EDITORIAL

Que Bulles consacre un numéro entier à la Scientologie ne peut étonner nos lecteurs. N’est-ce pas la secte qui donne lieu dans les médias au plus grand nombre d’articles, de comptes-rendus, d’ouvrages, de témoignages ? Elle met tout en œuvre pour vanter ses bienfaits et s’imposer avec audace. Dernièrement, les déclarations de la star Tom Cruise en faveur de la Scientologie, à l’occasion d’interviews devant faire la promotion de films, ont largement contribué à la diffusion des thèses effarantes de cette organisation.

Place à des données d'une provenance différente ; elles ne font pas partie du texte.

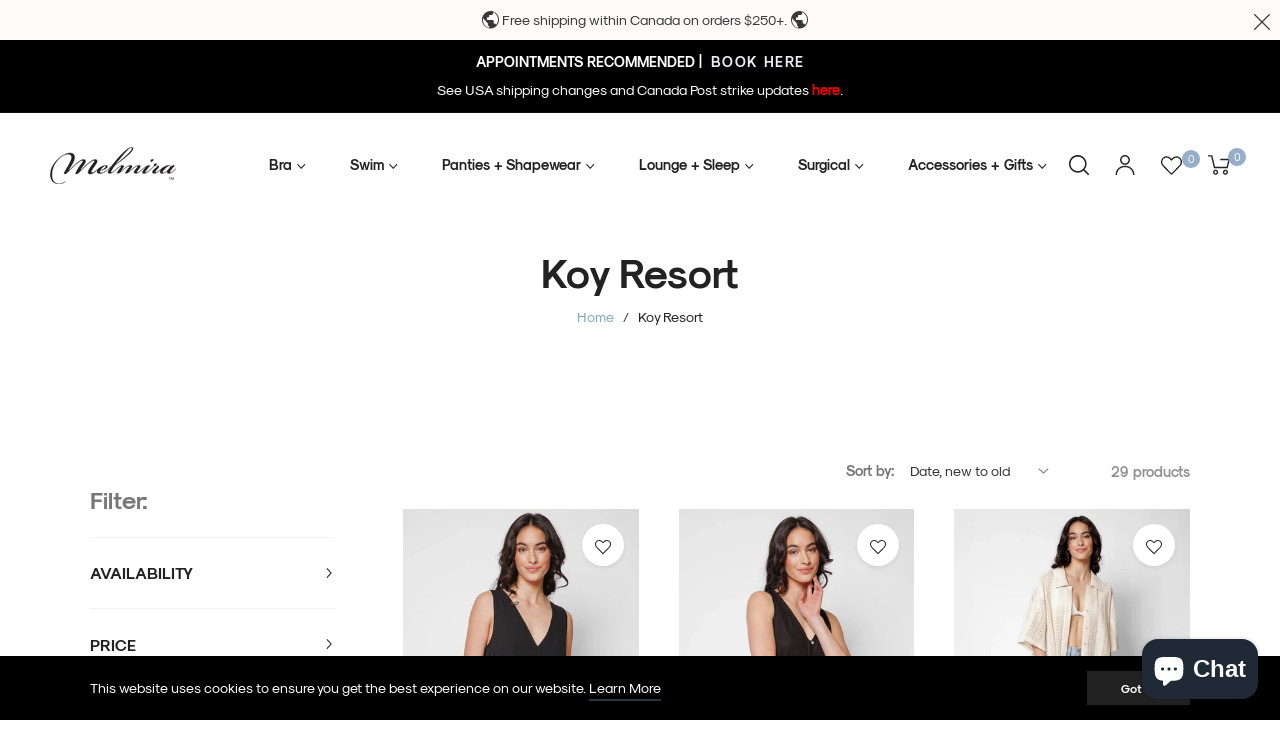

--- FILE ---
content_type: text/css
request_url: https://melmira.com/cdn/shop/t/6/assets/component-pagination.css?v=41558839481039513051714325886
body_size: -279
content:
.pagination-wrapper{margin-top:2rem}@media screen and (min-width: 990px){.pagination-wrapper{margin-top:3rem}}.pagination-blog{margin-top:0}.pagination-blog .pagination{margin:0 0 3rem}.pagination__list{display:flex;flex-wrap:wrap;justify-content:center}.pagination__list>li{flex:1 0 4.4rem;max-width:2.5rem}.pagination__list>li:not(:last-child){margin-right:1rem}.pagination__item{color:rgb(var(--color-foreground));display:inline-flex;justify-content:center;align-items:center;position:relative;height:2.5rem;width:100%;padding:0;text-decoration:none;border:1px solid rgba(var(--color-foreground),.1);text-decoration:none!important}.pagination__item.pagination__item--current{background-color:rgb(var(--color-foreground));border-color:rgb(var(--color-foreground));color:#fff}a.pagination__item:hover{border-color:rgba(var(--color-foreground),.3)}a.pagination__item:hover:after{height:.1rem}.pagination__item .icon-caret{height:.6rem}.pagination__item--current:after{height:.1rem}.pagination__item--current:after,.pagination__item:hover:after{content:"";display:none;width:2rem;position:absolute;bottom:8px;left:50%;transform:translate(-50%);background-color:currentColor}.pagination__item--next .icon{margin-left:-.2rem;transform:rotate(90deg)}.pagination__item--next:hover .icon{transform:rotate(90deg) scale(1.07)}.pagination__item--prev .icon{margin-right:-.2rem;transform:rotate(-90deg)}.pagination__item--prev:hover .icon{transform:rotate(-90deg) scale(1.07)}.pagination__item-arrow:hover:after{display:none}
/*# sourceMappingURL=/cdn/shop/t/6/assets/component-pagination.css.map?v=41558839481039513051714325886 */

Paradoxalement on peut donc s’interroger sur l’intérêt que nous avons de consacrer de nouveaux articles à ce mouvement, pardon, à cette nouvelle « église » ! En fait la multiplication de ses actions aujourd’hui, habiles moyens de prosélytisme, ne font qu’accentuer un danger que nous dénonçons depuis longtemps. Qui ne souscrirait en effet aux déclarations de la Scientologie quand elle s ‘élève contre l’usage de la drogue en faisant signer des pétitions dans les banlieues et quand elle fait la promotion auprès des jeunes de la défense des droits de l’homme ? Mais au-delà de cette quête fébrile de nouveaux adeptes dissimulée derrière un affichage de bonnes intentions, nous dénonçons un danger plus important : c’est celui que Paul Ariès a étudié dans un ouvrage percutant, paru en 1999, mais toujours d’actualité : La Scientologie, une secte contre la République. A la parution de ce livre, Bulles, dans trois numéros (n° 63,65,66) avait d’ailleurs publié de longs articles de Paul Ariès lui-même reprenant le contenu son l’ouvrage ; le chercheur démontrait magistralement, en s’appuyant sur les textes mêmes de l’organisation, que le gourou fondateur avait inventé des méthodes très éloignées de la démocratie. Paul Ariès intitulait ses chapitres : La Scientologie contre la Liberté, la Scientologie contre l’Egalité, la Scientologie contre la Fraternité.
Ce numéro a pour objectif de présenter les aspects dangereux, pour l’individu et pour la société, de la Dianétique et de la Scientologie à travers leur histoire et leur évolution. Si la secte en effet se contentait de conditionner ses propres adeptes, devenus « des esclaves heureux » , nous ne nous lasserions pas, bien sûr, puisque c’est notre premier rôle, de venir en aide à ces victimes et à leurs familles. Mais devant l’objectif de la secte d’appliquer son idéologie à la société entière, nous nous devons, avec l’aide des pouvoirs publics, de redoubler de vigilance.
Cette attitude, nous l’exerçons d’ailleurs non seulement vis à vis de la Scientologie mais vis à vis de toute entreprise sectaire manifestant une semblable volonté hégémonique et de déshumanisation.